Open ppisljar opened 1 year ago
in database.py the batch size is set to total batch size (rather than batch size per gpu). this makes _collate_fn return empty batch array. by fixing this i get batches in train.py, but the process now fails with:
Epoch 1: 0%|1 | 1/894 [00:08<2:00:37, 8.10s/it]
Traceback (most recent call last):
File "train.py", line 342, in <module>
mp.spawn(train, nprocs=num_gpus, args=(args, configs, batch_size, num_gpus))
File "/usr/local/lib/python3.6/dist-packages/torch/multiprocessing/spawn.py", line 199, in spawn
return start_processes(fn, args, nprocs, join, daemon, start_method='spawn')
File "/usr/local/lib/python3.6/dist-packages/torch/multiprocessing/spawn.py", line 157, in start_processes
while not context.join():
File "/usr/local/lib/python3.6/dist-packages/torch/multiprocessing/spawn.py", line 118, in join
raise Exception(msg)
Exception:
-- Process 0 terminated with the following error:
Traceback (most recent call last):
File "/usr/local/lib/python3.6/dist-packages/torch/multiprocessing/spawn.py", line 19, in _wrap
fn(i, *args)
File "/home/tts/Comprehensive-E2E-TTS/train.py", line 152, in train
output = model(*(batch[2:]), step=step)
File "/usr/local/lib/python3.6/dist-packages/torch/nn/modules/module.py", line 727, in _call_impl
result = self.forward(*input, **kwargs)
File "/usr/local/lib/python3.6/dist-packages/torch/nn/parallel/distributed.py", line 606, in forward
if self.reducer._rebuild_buckets():
RuntimeError: Expected to have finished reduction in the prior iteration before starting a new one.
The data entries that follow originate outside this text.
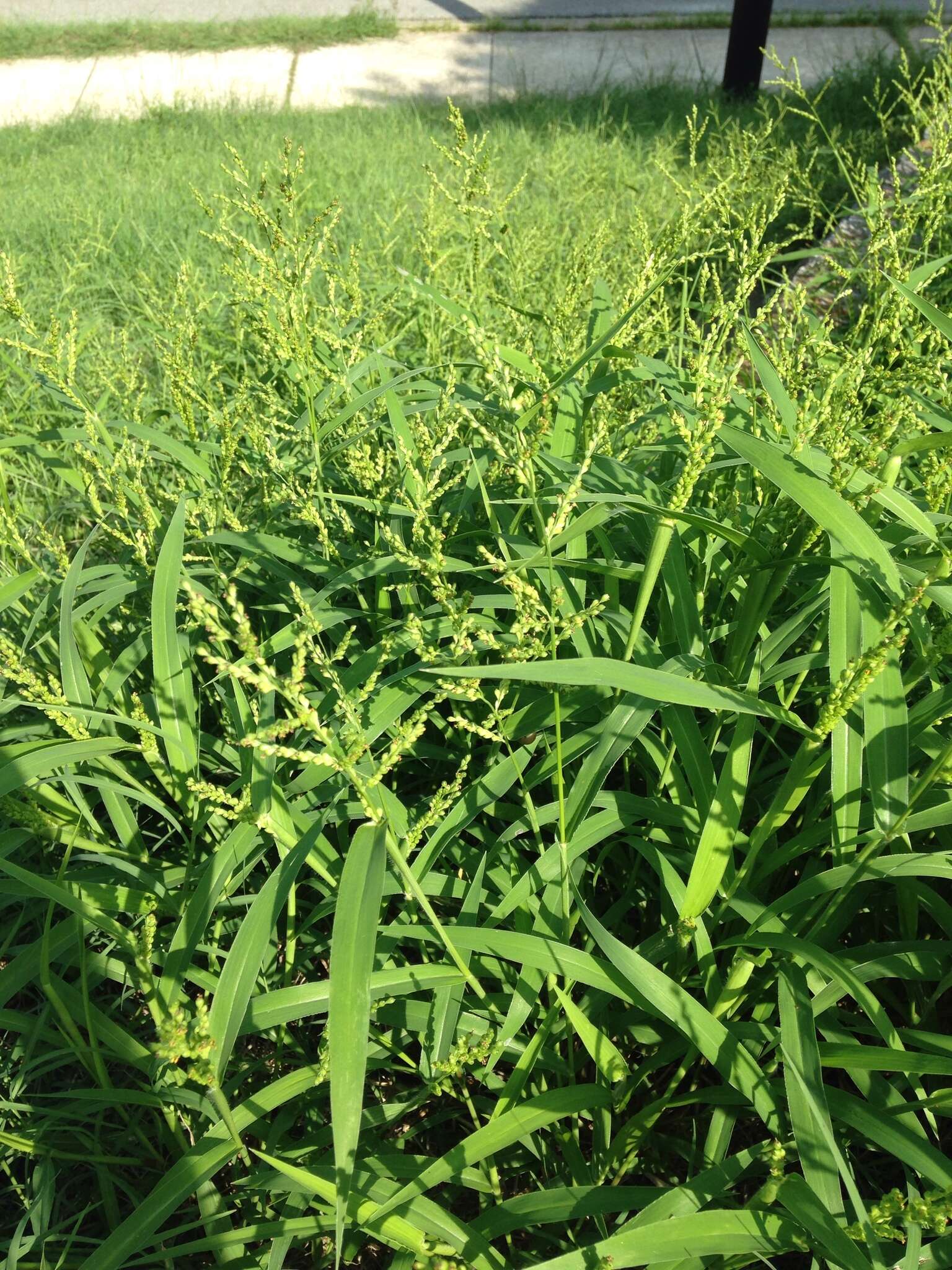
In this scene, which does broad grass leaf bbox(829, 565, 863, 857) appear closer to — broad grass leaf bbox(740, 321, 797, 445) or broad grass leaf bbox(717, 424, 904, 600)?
broad grass leaf bbox(717, 424, 904, 600)

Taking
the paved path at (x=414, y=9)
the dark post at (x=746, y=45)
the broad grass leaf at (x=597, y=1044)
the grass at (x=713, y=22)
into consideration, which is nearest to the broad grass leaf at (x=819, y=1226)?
the broad grass leaf at (x=597, y=1044)

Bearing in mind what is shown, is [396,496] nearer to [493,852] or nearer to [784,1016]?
[493,852]

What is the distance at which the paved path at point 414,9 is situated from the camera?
6.98 metres

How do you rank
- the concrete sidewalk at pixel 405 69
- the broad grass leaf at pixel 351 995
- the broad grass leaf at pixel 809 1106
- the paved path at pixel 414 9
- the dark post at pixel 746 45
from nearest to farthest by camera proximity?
the broad grass leaf at pixel 351 995, the broad grass leaf at pixel 809 1106, the dark post at pixel 746 45, the concrete sidewalk at pixel 405 69, the paved path at pixel 414 9

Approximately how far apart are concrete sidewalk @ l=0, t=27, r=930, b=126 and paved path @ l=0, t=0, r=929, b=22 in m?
0.48

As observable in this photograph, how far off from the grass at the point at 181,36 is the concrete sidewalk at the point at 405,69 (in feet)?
0.33

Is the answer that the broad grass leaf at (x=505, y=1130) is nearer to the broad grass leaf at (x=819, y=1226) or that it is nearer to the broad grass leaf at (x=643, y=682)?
the broad grass leaf at (x=819, y=1226)

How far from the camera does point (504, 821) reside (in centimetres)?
152

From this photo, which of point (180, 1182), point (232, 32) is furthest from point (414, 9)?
point (180, 1182)

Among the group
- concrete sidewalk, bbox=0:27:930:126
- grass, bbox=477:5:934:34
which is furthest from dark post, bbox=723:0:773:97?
grass, bbox=477:5:934:34

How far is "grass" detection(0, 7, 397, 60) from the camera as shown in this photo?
6715 mm

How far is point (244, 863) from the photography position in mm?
1409

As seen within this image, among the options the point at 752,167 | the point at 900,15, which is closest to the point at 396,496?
the point at 752,167

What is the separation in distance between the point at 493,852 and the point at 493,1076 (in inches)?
12.0
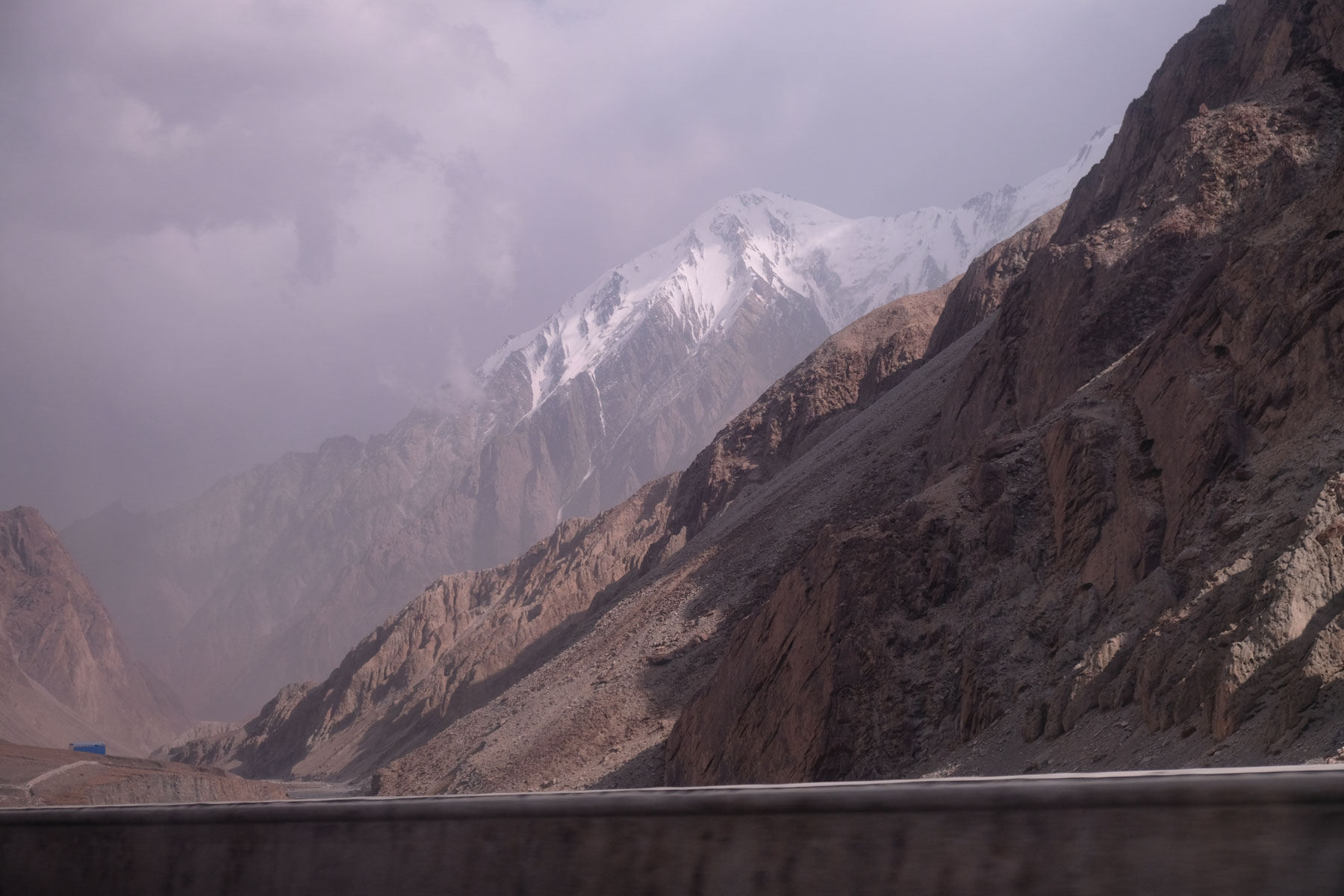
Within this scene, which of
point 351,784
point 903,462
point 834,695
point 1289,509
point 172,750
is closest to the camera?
point 1289,509

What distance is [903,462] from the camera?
34.9 m

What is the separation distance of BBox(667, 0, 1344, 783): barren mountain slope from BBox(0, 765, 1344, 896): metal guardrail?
579 centimetres

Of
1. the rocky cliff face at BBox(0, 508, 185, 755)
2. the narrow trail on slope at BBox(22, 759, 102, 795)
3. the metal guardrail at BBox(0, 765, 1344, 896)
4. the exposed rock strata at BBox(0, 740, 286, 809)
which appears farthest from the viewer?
the rocky cliff face at BBox(0, 508, 185, 755)

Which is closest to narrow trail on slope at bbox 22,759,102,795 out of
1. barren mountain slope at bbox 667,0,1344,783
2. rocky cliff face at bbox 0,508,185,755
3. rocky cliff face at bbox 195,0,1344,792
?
rocky cliff face at bbox 195,0,1344,792

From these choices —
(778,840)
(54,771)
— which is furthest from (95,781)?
(778,840)

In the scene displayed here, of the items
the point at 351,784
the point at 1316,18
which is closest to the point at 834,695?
the point at 1316,18

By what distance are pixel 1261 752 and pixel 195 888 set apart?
780 cm

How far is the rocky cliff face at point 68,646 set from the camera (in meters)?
128

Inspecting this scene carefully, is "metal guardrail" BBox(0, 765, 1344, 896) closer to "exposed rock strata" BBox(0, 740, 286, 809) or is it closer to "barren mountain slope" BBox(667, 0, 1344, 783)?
"barren mountain slope" BBox(667, 0, 1344, 783)

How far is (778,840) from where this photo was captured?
3.04 meters

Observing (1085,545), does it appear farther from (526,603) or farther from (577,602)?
(526,603)

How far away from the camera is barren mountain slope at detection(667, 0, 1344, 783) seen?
10.3 meters

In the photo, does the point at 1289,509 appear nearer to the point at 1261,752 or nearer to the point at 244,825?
the point at 1261,752

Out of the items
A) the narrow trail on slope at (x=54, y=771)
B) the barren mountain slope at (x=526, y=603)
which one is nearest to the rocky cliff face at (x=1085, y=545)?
the narrow trail on slope at (x=54, y=771)
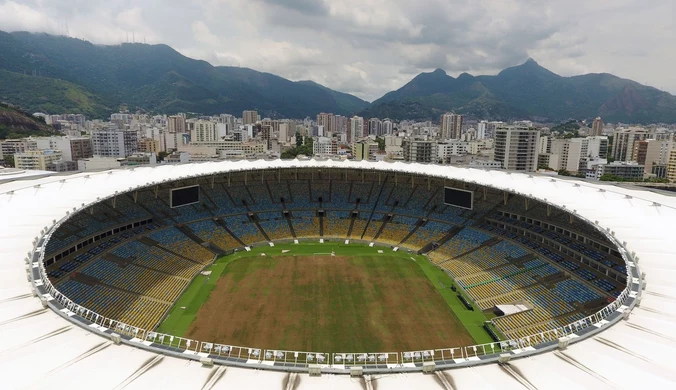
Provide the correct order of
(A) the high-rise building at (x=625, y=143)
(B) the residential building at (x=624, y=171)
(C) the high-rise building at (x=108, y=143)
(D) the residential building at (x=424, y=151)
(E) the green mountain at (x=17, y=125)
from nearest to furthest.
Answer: (B) the residential building at (x=624, y=171) → (D) the residential building at (x=424, y=151) → (E) the green mountain at (x=17, y=125) → (C) the high-rise building at (x=108, y=143) → (A) the high-rise building at (x=625, y=143)

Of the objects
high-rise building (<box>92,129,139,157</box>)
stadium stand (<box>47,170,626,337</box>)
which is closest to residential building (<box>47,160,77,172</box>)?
high-rise building (<box>92,129,139,157</box>)

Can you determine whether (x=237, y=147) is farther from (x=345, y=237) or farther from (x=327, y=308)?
(x=327, y=308)

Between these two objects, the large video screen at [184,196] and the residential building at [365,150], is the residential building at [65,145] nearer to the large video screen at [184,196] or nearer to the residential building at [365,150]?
the large video screen at [184,196]

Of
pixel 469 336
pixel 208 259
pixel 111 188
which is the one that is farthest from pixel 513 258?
pixel 111 188

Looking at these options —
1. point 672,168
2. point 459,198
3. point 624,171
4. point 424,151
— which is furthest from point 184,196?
point 672,168

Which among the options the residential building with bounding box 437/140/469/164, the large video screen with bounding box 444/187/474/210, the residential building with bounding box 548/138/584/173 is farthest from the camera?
the residential building with bounding box 437/140/469/164

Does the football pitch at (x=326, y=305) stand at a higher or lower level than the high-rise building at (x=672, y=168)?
lower

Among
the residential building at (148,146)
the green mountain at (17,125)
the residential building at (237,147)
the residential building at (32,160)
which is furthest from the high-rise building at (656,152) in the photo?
A: the green mountain at (17,125)

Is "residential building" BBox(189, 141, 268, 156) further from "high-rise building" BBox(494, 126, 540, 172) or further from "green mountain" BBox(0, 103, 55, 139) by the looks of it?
"high-rise building" BBox(494, 126, 540, 172)
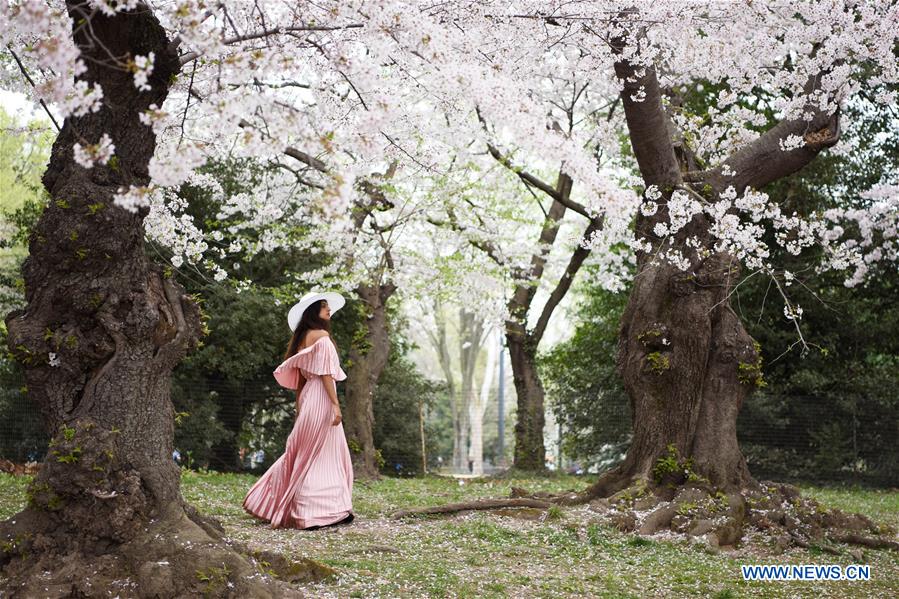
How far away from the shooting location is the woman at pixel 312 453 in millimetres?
7711

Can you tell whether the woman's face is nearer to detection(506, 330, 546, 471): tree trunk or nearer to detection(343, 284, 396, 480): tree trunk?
detection(343, 284, 396, 480): tree trunk

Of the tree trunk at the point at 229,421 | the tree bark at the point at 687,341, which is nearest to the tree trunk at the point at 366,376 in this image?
the tree trunk at the point at 229,421

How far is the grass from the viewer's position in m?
5.54

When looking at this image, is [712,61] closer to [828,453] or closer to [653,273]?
[653,273]

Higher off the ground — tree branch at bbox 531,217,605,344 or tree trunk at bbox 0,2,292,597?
tree branch at bbox 531,217,605,344

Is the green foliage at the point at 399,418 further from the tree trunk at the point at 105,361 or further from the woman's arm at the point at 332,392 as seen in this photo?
the tree trunk at the point at 105,361

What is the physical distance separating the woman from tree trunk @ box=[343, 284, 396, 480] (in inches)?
220

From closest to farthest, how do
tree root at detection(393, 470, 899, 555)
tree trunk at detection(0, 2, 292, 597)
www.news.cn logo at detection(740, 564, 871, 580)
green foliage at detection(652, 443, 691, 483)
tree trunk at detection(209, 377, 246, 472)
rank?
tree trunk at detection(0, 2, 292, 597)
www.news.cn logo at detection(740, 564, 871, 580)
tree root at detection(393, 470, 899, 555)
green foliage at detection(652, 443, 691, 483)
tree trunk at detection(209, 377, 246, 472)

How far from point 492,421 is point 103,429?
62.5 feet

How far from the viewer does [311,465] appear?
308 inches

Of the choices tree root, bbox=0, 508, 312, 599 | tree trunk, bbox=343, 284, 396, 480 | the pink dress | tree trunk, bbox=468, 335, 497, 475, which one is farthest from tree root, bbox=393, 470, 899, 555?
tree trunk, bbox=468, 335, 497, 475

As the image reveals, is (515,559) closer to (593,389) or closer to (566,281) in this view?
(566,281)

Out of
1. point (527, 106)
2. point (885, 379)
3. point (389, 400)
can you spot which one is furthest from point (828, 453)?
point (527, 106)

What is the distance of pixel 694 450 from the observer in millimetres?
8602
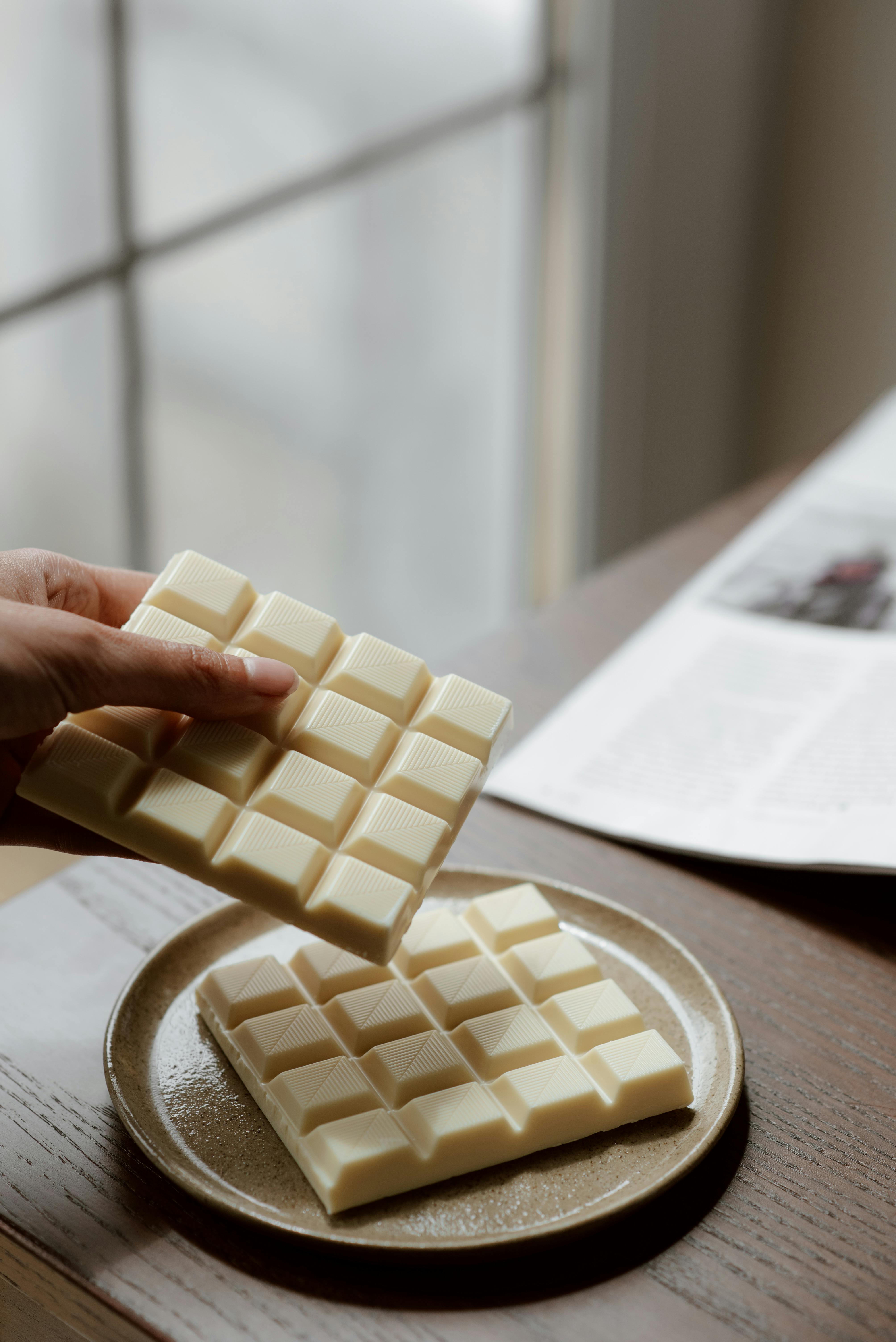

This error indicates that your module has parameters that were not used in producing loss. You can enable unused parameter detection by (1) passing the keyword argument `find_unused_parameters=True` to `torch.nn.parallel.DistributedDataParallel`; (2) making sure all `forward` function outputs participate in calculating los$
trying to set find_unused_parameters=True
on DistributedDataParallel does NOT solve the problem
I tested with a single GPU and training works fine. I am not testing with multiple GPUs and i noticed, that the outer bar (counting total number of steps) is not updating. Adding some print statements to the code it seems that the statement in train.py:
for batchs in loader
returns batchs:[], [], [], []
(so empty batches)seems something goes wrong in data loader ?